▶ [Aufgabe 1]:
Gib aus dem Text „Trübe Tassen“ den Abschnitt zwischen „Trübe Tassen“ und „dafür verantwortlich macht.“ einschließlich wortgetreu aus.
### Vorgegebener Text ###
Donnerstag, 29. Oktober 2015

Trübe Tassen

Morgens beim Friseur. Gesprächsthema Nummer eins: die Flüchtlinge. „Die Politik hat versagt, die Politik hat zu spät reagiert, die Politik hat die Bürger nicht informiert…“ – bis mir der Kragen platzt: Wer immer nur die Sportseiten liest, sollte die Gründe für die eigene Ahnungslosigkeit vielleicht erstmal anderswo suchen, bevor er ‚die Politik’ dafür verantwortlich macht.
### Arbeitsmaterial ###
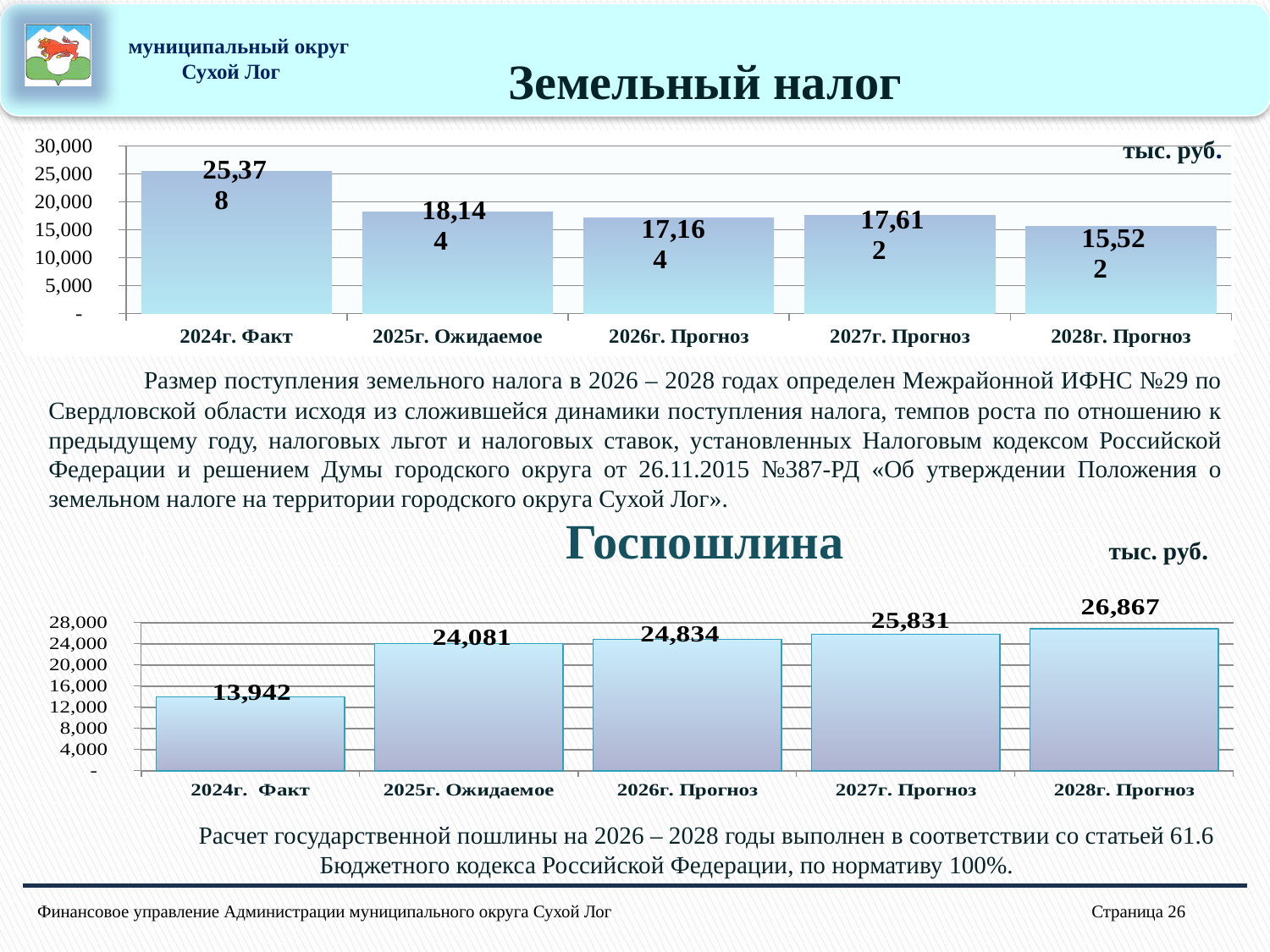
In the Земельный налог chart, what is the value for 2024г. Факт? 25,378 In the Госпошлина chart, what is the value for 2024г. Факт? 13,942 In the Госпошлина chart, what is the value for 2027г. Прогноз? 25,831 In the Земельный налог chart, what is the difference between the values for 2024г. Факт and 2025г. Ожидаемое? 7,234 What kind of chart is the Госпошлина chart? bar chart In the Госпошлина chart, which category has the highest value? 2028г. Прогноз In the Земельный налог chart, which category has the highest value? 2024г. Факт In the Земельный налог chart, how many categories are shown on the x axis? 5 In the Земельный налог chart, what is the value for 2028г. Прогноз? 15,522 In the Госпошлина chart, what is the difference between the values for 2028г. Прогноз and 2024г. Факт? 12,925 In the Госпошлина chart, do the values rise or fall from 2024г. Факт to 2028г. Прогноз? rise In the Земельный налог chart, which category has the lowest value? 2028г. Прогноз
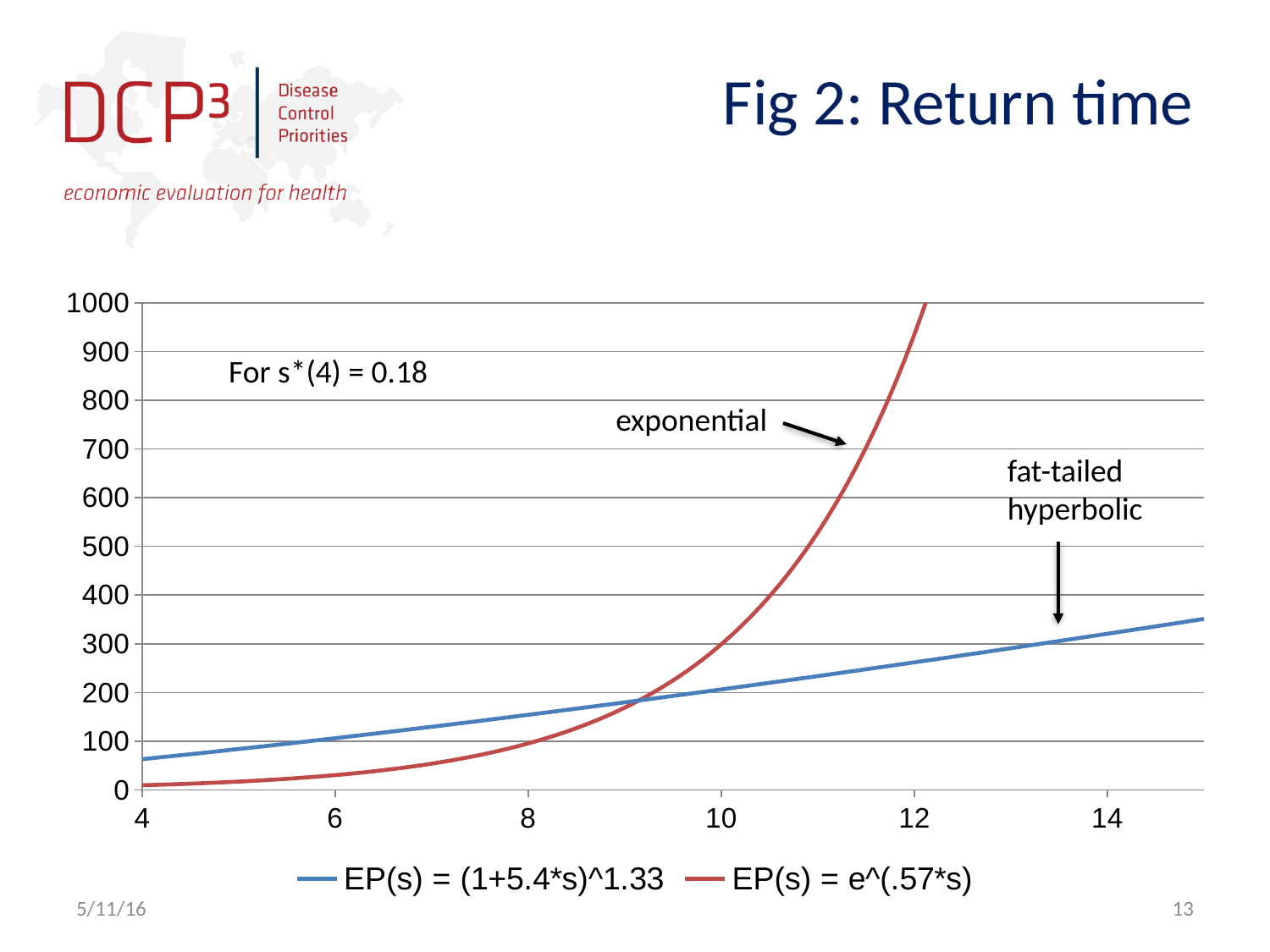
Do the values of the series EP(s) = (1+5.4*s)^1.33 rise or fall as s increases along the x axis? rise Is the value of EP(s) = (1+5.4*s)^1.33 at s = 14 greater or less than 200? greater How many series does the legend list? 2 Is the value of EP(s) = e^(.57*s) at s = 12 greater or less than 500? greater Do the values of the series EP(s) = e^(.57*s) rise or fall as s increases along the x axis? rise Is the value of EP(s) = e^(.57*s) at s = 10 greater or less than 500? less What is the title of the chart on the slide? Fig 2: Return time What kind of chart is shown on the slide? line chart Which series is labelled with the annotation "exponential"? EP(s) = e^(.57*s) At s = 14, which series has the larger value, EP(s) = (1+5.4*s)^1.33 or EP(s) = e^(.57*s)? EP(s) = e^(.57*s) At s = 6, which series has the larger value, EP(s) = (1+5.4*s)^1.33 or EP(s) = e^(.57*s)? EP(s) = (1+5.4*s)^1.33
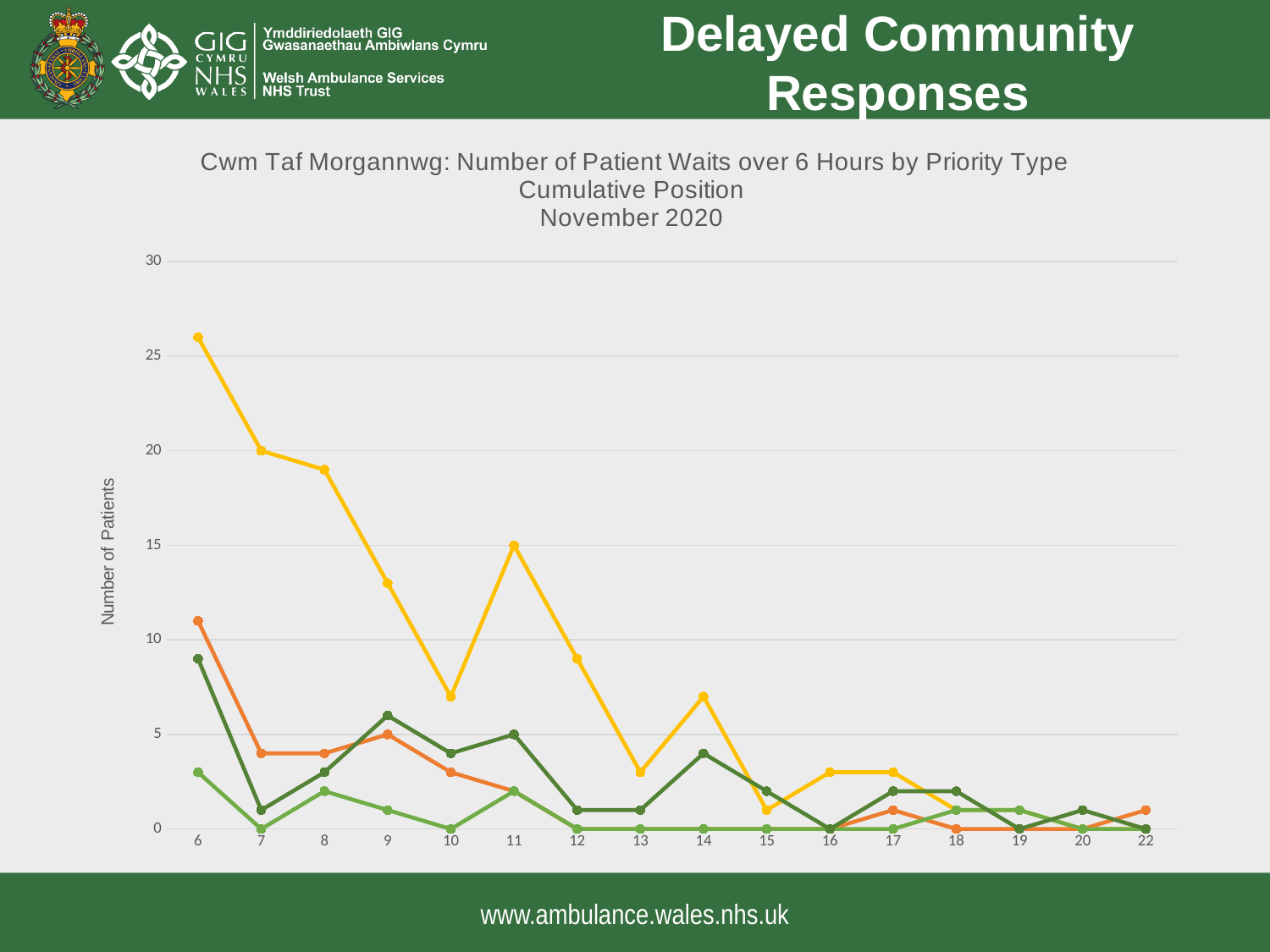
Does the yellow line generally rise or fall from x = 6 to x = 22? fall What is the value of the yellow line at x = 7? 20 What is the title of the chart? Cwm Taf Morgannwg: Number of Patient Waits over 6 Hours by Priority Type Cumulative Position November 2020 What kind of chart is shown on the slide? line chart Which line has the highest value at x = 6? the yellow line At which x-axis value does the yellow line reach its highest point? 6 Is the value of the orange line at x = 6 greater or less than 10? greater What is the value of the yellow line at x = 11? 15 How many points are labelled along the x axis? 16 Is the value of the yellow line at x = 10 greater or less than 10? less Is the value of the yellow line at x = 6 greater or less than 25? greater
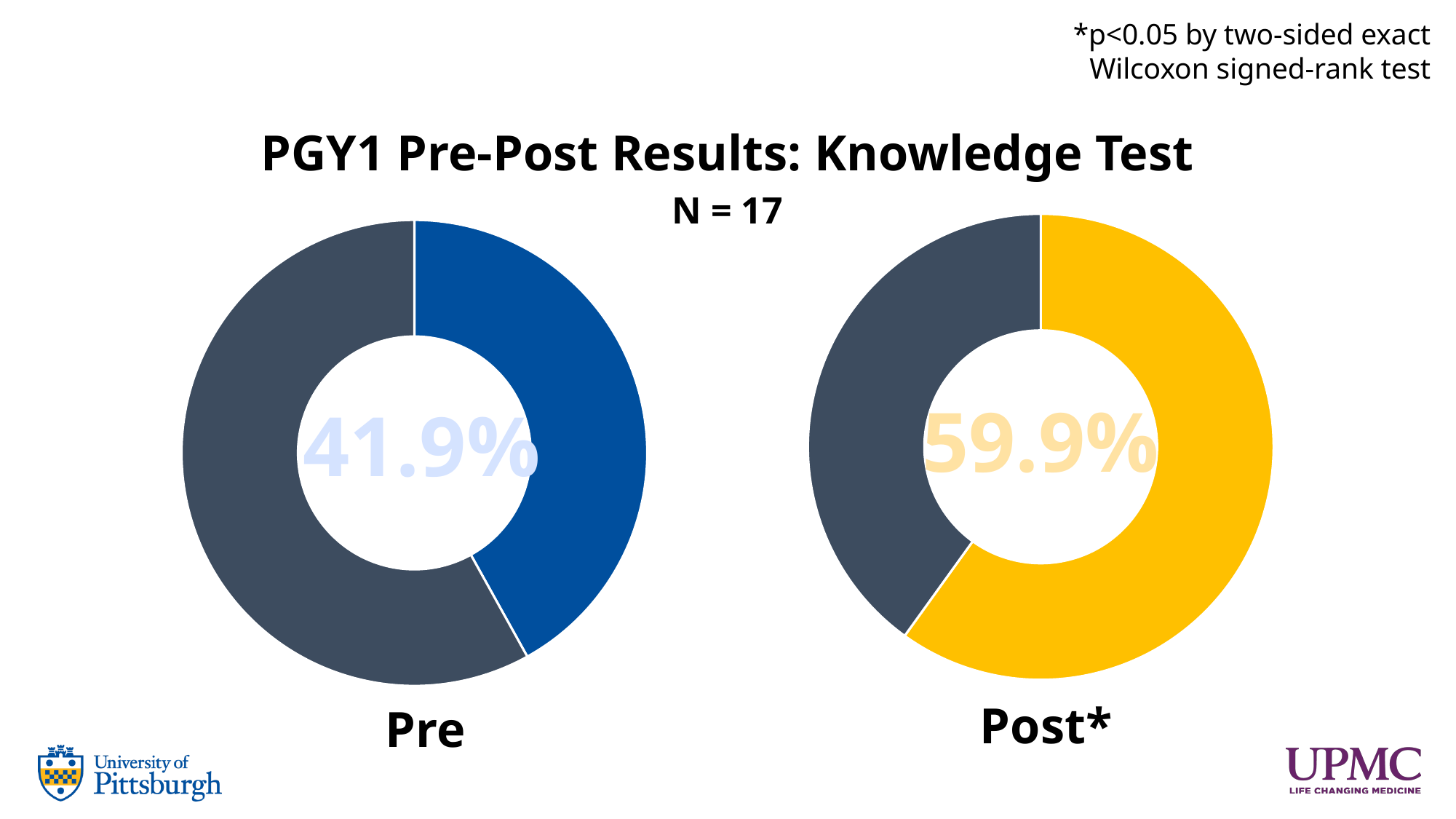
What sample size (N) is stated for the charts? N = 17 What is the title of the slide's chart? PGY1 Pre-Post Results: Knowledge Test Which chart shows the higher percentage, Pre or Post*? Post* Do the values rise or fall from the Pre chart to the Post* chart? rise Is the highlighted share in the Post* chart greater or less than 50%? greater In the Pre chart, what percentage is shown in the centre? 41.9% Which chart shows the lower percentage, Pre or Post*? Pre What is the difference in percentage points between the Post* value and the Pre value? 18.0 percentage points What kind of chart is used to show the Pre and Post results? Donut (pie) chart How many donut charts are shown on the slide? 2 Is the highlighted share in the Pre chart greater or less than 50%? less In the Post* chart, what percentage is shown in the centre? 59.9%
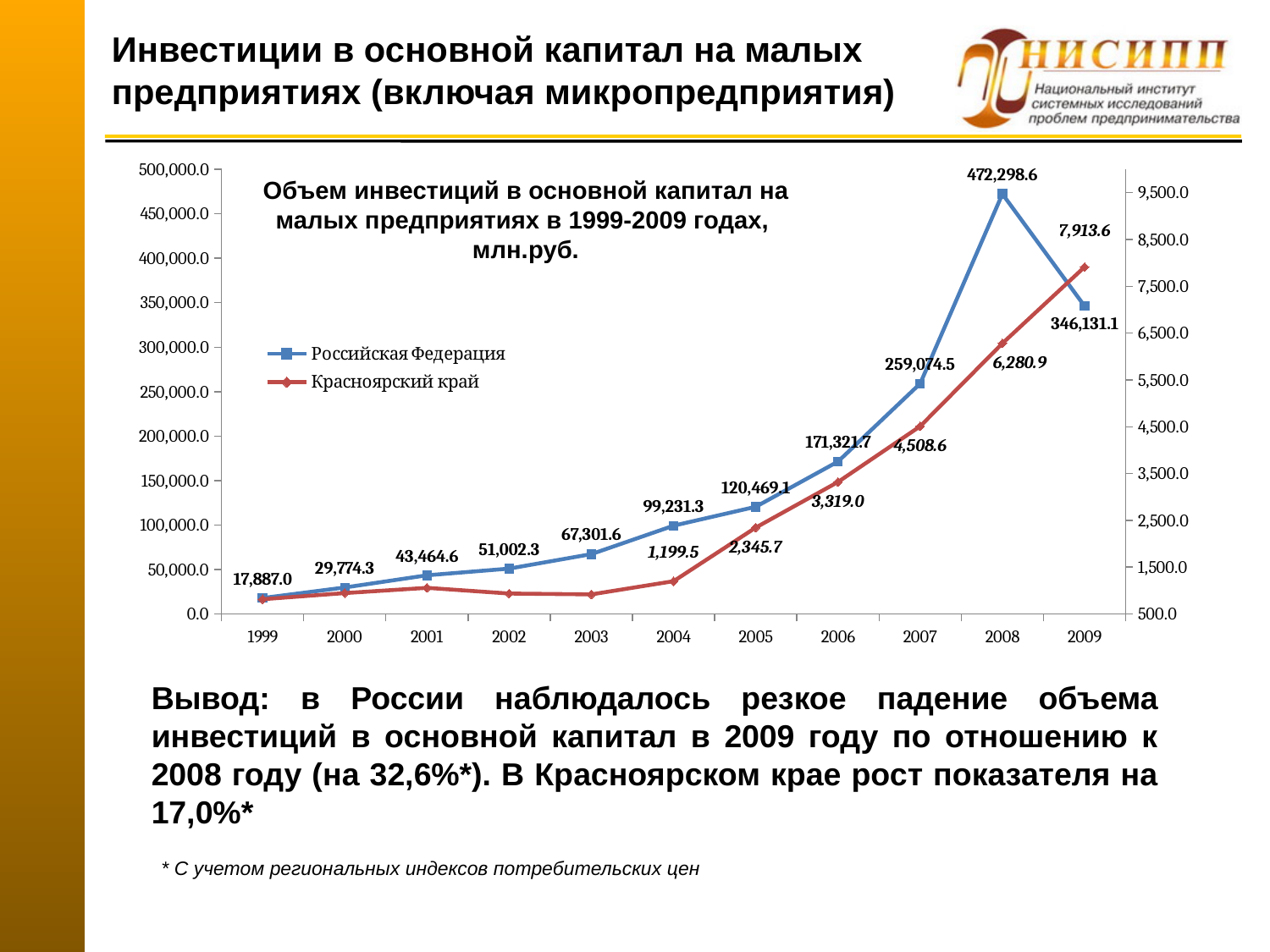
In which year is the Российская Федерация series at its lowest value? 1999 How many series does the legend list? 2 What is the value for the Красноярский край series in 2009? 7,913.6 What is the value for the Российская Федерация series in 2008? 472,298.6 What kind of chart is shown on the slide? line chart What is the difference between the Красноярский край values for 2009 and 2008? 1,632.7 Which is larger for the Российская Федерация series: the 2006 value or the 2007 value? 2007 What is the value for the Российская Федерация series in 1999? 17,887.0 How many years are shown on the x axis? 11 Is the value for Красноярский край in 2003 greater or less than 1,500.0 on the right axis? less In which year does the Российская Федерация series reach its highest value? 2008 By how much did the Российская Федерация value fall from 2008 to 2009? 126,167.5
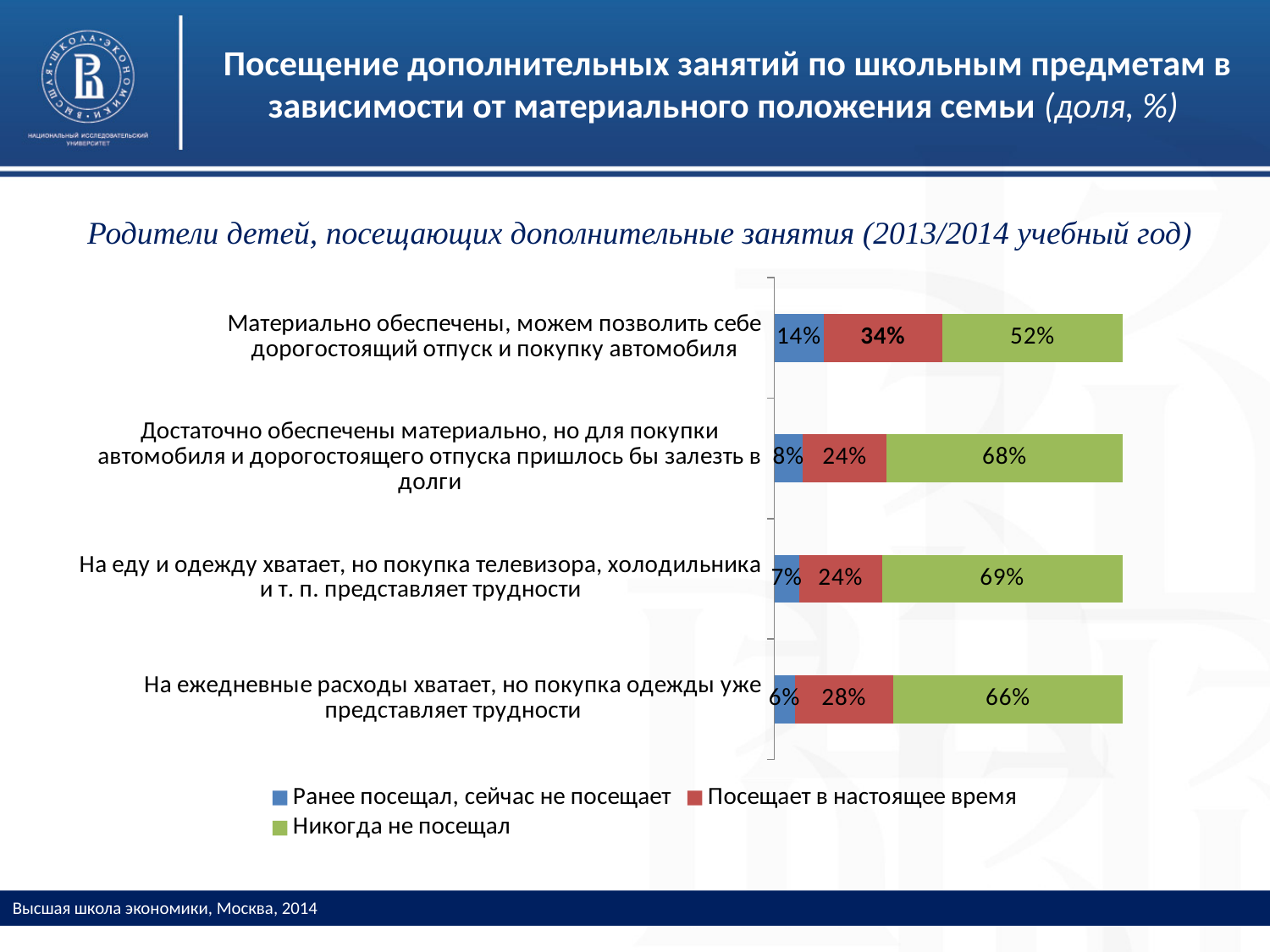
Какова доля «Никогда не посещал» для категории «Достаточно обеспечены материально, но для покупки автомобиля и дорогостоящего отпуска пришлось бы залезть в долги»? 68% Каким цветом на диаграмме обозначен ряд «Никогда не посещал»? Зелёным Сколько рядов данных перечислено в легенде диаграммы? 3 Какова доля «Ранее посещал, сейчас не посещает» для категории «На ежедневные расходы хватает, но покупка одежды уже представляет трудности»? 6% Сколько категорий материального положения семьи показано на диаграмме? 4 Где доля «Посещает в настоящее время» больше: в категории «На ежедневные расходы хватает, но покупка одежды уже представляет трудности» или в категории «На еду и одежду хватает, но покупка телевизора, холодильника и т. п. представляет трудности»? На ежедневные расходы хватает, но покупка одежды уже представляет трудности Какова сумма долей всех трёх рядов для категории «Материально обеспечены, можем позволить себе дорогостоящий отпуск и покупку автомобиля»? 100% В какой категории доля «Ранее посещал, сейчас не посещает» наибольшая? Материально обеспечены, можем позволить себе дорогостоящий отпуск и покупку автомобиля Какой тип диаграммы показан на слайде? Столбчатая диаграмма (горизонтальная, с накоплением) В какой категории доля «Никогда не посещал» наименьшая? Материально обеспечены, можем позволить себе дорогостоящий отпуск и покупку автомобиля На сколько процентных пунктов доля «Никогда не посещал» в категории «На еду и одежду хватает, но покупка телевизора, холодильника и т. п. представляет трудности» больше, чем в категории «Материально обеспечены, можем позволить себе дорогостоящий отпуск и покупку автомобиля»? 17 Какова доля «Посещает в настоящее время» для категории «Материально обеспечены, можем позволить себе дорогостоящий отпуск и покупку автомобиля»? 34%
###
▶ [Aufgabe 2]:
Gib aus den Einträgen die Zeilen zwischen der Zeile mit „Do the values of the series EP(s) = (1+5.4*s)^1.33“ und der Zeile mit „Does the yellow line generally“ einschließlich unverändert wieder. Lass die Bilder dabei weg.

▶ [Lösung 1]:
Trübe Tassen

Morgens beim Friseur. Gesprächsthema Nummer eins: die Flüchtlinge. „Die Politik hat versagt, die Politik hat zu spät reagiert, die Politik hat die Bürger nicht informiert…“ – bis mir der Kragen platzt: Wer immer nur die Sportseiten liest, sollte die Gründe für die eigene Ahnungslosigkeit vielleicht erstmal anderswo suchen, bevor er ‚die Politik’ dafür verantwortlich macht.

▶ [Lösung 2]:
Do the values of the series EP(s) = (1+5.4*s)^1.33 rise or fall as s increases along the x axis? rise Is the value of EP(s) = (1+5.4*s)^1.33 at s = 14 greater or less than 200? greater How many series does the legend list? 2 Is the value of EP(s) = e^(.57*s) at s = 12 greater or less than 500? greater Do the values of the series EP(s) = e^(.57*s) rise or fall as s increases along the x axis? rise Is the value of EP(s) = e^(.57*s) at s = 10 greater or less than 500? less What is the title of the chart on the slide? Fig 2: Return time What kind of chart is shown on the slide? line chart Which series is labelled with the annotation "exponential"? EP(s) = e^(.57*s) At s = 14, which series has the larger value, EP(s) = (1+5.4*s)^1.33 or EP(s) = e^(.57*s)? EP(s) = e^(.57*s) At s = 6, which series has the larger value, EP(s) = (1+5.4*s)^1.33 or EP(s) = e^(.57*s)? EP(s) = (1+5.4*s)^1.33
Does the yellow line generally rise or fall from x = 6 to x = 22? fall What is the value of the yellow line at x = 7? 20 What is the title of the chart? Cwm Taf Morgannwg: Number of Patient Waits over 6 Hours by Priority Type Cumulative Position November 2020 What kind of chart is shown on the slide? line chart Which line has the highest value at x = 6? the yellow line At which x-axis value does the yellow line reach its highest point? 6 Is the value of the orange line at x = 6 greater or less than 10? greater What is the value of the yellow line at x = 11? 15 How many points are labelled along the x axis? 16 Is the value of the yellow line at x = 10 greater or less than 10? less Is the value of the yellow line at x = 6 greater or less than 25? greater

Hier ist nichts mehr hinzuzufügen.